What I want you to notice about this particular song, Psalm 25, is that the poet is making a kind of Christmas wish-list for God. Except what the writer needs is something more than a new tablet or sweater. The poet expresses her need for deliverance, and for guidance and for forgiveness. The poet asks God to have a selective memory: to remember God’s own mercy and steadfast love but to forget the poet’s youthful indiscretions.

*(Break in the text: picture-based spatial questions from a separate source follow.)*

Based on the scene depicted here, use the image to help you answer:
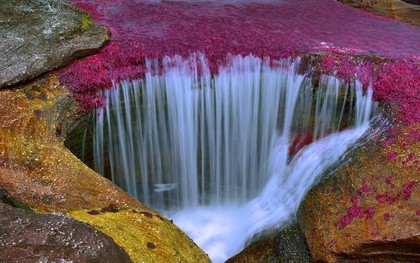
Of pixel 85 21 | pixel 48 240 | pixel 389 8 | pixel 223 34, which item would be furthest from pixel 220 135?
pixel 389 8

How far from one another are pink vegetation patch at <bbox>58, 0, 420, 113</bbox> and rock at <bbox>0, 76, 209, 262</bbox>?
963 mm

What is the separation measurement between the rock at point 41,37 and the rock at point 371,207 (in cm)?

The song begins with these words:
To you, O LORD, I lift up my soul; my God, I put my trust in you;
Let that one line wash gently over you: To you, O Lord, I lift up my soul; my God, I put my trust in you. Perhaps we can take those words with us in the week ahead and even try to learn them by heart. Not just memorize them in your head, but learn them by heart. Pray these words like a mantra to take with you on your commute or to the gym or to the mall or when you do yoga or if life is feeling overwhelming.
Life can drag us down and make us weary. Sometimes the turkeys can get us down. But in the midst of difficult circumstances, the poet looks to God. The poet looks to be lifted up—to be raised up—not just on the last day at the resurrection, but raised up in the midst of life, raised up to be able to see beyond the immediate, raised up beyond despair to hope.

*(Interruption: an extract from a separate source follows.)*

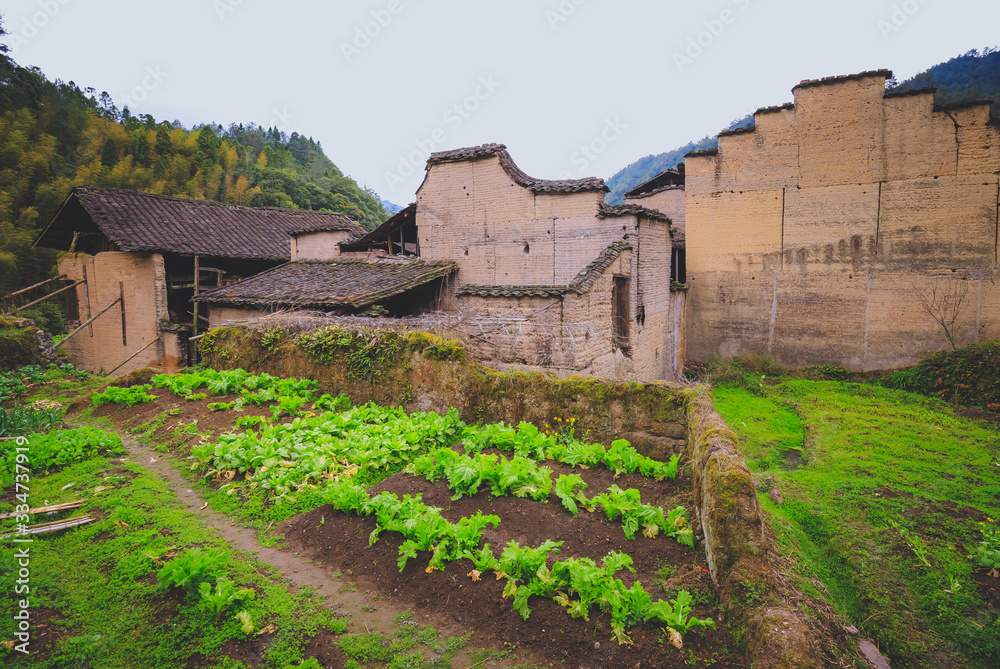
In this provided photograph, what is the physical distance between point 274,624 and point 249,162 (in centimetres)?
4793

In Israelite culture, to lift up one’s empty hands was to expose oneself as vulnerable, but also as open. The poet comes to God in this posture. He comes before God to put his whole trust there. We come to worship, I think, for the same reasons—fifty-two weeks a year, but maybe especially on these four Sundays when it’s easy to lose our way. We come here to “let go and let God”—which is not about being passive, but about acknowledging our own limitations. Our trust (if it is rightly placed) is in God alone, the maker of the heavens and the earth. To you, O Lord, I lift up my soul, my God, I put my trust in you.

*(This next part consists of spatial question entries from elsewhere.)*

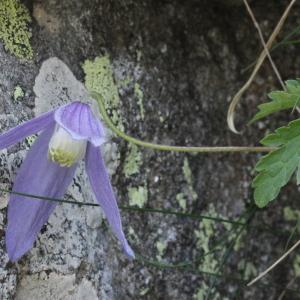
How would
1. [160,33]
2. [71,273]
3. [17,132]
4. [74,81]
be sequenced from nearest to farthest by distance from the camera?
[17,132]
[71,273]
[74,81]
[160,33]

Advent begins for us when we let that wisdom sink in deeply. And maybe we need to keep it that simple. Advent is about repentance for sure: about turning back to God. But this poet remembers clearly who it is we are turning to: the God who created us, the God who is compassionate and merciful and forgiving—the God who loves us to death. Literally, loves us to death: the God who goes the distance, even to death on a cross, with outstretched arms of love.
I think the poet reminds God to be God because when we remember that God is God we are also reminded that the job is taken, and we don’t have to be. We can and should be more compassionate and more merciful as God’s faithful people: it is how we are called to treat one another. But before we can get there we need to allow the truth to wash over us that God’s mercy and steadfast love extend even to us, unworthy as we may sometimes feel.
To you, O Lord, I lift up my soul; my God, I put my trust in you. May we carry these words with us, into the world that God so loves, the world into which the child is born.